● **TEXTE CHOISI**:
#####

En 2011, année “noire”, la fleur avait pris deux semaines d’avance. Résultat, une bonne partie de la récolte n’était pas présentable le jour venu: 20 à 50%, selon les producteurs, avaient dû être jetés. En 2012, en revanche, il était encore un peu trop vert en raison d’un froid persistant. Conséquence, il était aussi moins abondant et des commandes avaient dû être annulées.

Un coup dur pour des exploitations qui jouent, selon les cas, de 20 à 50% de leur chiffre d’affaires sur la petite fleur. Aux aléas climatiques s’ajoutent la difficulté de recruter, de former, d’organiser, sur un temps très court, jusqu’à 7.000 saisonniers, qui doivent trouver à se loger, se nourrir, etc.

Il est 13 heures sur le parking d’une immense exploitation encadrée de champs et de serres, à Saint-Philbert-de-Grand-Lieu, et c’est le changement d’équipe: tous les âges et les horizons se croisent.

#####

● **ENTRÉES FOURNIES**:

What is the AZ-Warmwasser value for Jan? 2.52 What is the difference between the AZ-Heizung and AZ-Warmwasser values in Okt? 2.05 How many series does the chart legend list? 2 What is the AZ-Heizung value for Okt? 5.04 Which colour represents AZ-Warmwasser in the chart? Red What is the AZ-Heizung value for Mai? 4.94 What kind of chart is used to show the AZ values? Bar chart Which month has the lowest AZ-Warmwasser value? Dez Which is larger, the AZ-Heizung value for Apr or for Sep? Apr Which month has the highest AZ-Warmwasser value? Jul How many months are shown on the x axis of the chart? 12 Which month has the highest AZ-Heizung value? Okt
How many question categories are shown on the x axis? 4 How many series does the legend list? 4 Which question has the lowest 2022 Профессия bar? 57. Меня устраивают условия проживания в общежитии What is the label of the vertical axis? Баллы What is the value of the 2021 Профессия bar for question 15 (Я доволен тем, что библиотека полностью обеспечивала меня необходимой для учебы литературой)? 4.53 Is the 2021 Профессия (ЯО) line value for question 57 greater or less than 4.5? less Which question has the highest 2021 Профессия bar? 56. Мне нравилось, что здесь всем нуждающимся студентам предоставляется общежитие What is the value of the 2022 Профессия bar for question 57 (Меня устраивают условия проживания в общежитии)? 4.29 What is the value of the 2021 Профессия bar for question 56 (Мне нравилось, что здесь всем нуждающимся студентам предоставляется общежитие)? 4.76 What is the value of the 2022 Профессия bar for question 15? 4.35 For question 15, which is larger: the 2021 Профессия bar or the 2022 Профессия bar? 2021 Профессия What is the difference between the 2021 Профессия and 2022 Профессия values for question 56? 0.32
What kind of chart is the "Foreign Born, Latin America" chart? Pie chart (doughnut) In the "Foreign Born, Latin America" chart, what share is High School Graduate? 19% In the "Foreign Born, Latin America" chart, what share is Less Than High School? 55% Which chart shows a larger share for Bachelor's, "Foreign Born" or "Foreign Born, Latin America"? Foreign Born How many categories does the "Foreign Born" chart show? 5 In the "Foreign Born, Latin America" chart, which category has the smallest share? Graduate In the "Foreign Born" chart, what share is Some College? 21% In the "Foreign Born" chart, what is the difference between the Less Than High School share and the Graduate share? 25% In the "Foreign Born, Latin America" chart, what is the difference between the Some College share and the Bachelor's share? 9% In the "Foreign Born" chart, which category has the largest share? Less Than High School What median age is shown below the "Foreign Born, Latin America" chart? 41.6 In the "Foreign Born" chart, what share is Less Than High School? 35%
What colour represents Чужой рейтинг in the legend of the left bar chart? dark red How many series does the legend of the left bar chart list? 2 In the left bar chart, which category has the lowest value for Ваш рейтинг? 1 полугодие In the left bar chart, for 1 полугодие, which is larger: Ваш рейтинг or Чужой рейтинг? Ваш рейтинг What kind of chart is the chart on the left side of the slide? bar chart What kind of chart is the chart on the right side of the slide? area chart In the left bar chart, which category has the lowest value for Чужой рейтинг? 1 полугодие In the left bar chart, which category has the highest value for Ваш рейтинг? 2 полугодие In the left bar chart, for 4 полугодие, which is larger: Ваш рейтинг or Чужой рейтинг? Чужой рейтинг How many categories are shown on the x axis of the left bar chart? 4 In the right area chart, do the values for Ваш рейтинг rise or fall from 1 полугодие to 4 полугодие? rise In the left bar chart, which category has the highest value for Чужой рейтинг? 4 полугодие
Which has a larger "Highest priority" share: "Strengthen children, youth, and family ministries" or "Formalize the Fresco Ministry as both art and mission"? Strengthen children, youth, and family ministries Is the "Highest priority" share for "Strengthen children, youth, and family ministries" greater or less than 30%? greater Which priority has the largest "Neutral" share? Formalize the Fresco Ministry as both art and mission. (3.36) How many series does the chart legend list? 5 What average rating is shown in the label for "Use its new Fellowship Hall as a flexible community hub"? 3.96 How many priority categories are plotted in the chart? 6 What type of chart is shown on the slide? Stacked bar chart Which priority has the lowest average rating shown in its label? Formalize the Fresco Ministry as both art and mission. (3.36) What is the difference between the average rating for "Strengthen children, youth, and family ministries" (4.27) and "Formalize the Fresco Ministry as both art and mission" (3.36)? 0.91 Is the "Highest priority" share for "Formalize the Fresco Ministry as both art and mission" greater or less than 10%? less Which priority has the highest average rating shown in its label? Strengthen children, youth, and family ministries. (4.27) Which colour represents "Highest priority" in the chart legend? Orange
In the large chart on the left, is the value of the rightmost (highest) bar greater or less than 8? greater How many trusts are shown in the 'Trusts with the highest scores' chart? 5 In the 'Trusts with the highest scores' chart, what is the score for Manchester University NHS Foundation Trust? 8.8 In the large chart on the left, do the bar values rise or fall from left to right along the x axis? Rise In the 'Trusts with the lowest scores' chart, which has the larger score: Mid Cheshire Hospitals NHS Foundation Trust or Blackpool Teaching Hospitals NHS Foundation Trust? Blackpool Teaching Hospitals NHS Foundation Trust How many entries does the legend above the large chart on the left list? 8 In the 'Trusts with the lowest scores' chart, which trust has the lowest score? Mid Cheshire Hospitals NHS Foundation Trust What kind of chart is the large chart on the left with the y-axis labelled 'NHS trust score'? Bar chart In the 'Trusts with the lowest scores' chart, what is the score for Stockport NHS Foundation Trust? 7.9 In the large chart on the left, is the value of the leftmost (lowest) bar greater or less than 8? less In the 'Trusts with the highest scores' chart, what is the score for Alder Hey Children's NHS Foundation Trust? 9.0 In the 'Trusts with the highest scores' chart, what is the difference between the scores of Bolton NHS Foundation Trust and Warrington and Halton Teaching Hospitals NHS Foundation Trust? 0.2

#####

● **CONSIGNE**:
Répondez à ces questions d'après le texte choisi :
1. Selon les producteurs, quelle part de la récolte avait dû être jetée en 2011 ?
2. Jusqu'à combien de saisonniers faut-il recruter ?
3. À quelle heure a lieu le changement d'équipe sur le parking de l'exploitation ?
Les lignes proviennent d'une autre source que le texte.

● **EXERCICE CORRIGÉ**:
1. De 20 à 50 %.
2. Jusqu'à 7.000.
3. À 13 heures.